▶ EXERCISE DESCRIPTION
Quote the lines below exactly, from the one that holds "common name: song thrush" through the final line of the records, and only those.

▶ Saved entries
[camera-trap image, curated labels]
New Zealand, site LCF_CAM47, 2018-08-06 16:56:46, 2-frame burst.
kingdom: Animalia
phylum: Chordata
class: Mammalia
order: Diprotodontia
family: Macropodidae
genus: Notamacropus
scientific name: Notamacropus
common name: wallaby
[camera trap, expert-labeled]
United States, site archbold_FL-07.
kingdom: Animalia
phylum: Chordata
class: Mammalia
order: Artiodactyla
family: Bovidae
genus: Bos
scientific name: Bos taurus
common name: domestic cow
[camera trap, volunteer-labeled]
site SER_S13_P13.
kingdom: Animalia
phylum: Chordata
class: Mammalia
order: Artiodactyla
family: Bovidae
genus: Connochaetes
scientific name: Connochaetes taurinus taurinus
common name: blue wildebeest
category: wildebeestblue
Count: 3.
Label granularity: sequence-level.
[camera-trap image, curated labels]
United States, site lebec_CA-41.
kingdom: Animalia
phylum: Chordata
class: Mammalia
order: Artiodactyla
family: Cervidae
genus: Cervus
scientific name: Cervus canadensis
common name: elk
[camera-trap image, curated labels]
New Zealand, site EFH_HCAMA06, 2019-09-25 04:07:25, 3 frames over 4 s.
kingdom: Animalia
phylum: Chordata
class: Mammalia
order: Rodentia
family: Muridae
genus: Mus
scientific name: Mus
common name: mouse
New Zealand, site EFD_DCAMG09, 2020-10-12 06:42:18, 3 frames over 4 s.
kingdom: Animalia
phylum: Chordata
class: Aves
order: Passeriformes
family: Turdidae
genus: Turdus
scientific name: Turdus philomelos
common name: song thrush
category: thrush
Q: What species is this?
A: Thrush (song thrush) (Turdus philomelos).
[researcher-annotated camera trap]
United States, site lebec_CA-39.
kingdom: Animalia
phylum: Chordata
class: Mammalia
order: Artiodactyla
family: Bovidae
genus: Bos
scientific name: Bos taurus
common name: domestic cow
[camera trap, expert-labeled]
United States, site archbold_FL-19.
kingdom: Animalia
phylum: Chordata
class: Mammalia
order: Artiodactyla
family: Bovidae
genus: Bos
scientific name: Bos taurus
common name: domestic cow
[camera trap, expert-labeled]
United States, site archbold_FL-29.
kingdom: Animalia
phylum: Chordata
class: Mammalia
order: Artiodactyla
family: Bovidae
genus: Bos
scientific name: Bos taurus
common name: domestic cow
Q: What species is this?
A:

▶ ANSWER TO THE PROBLEM
common name: song thrush
category: thrush
Q: What species is this?
A: Thrush (song thrush) (Turdus philomelos).
[researcher-annotated camera trap]
United States, site lebec_CA-39.
kingdom: Animalia
phylum: Chordata
class: Mammalia
order: Artiodactyla
family: Bovidae
genus: Bos
scientific name: Bos taurus
common name: domestic cow
[camera trap, expert-labeled]
United States, site archbold_FL-19.
kingdom: Animalia
phylum: Chordata
class: Mammalia
order: Artiodactyla
family: Bovidae
genus: Bos
scientific name: Bos taurus
common name: domestic cow
[camera trap, expert-labeled]
United States, site archbold_FL-29.
kingdom: Animalia
phylum: Chordata
class: Mammalia
order: Artiodactyla
family: Bovidae
genus: Bos
scientific name: Bos taurus
common name: domestic cow
Q: What species is this?
A:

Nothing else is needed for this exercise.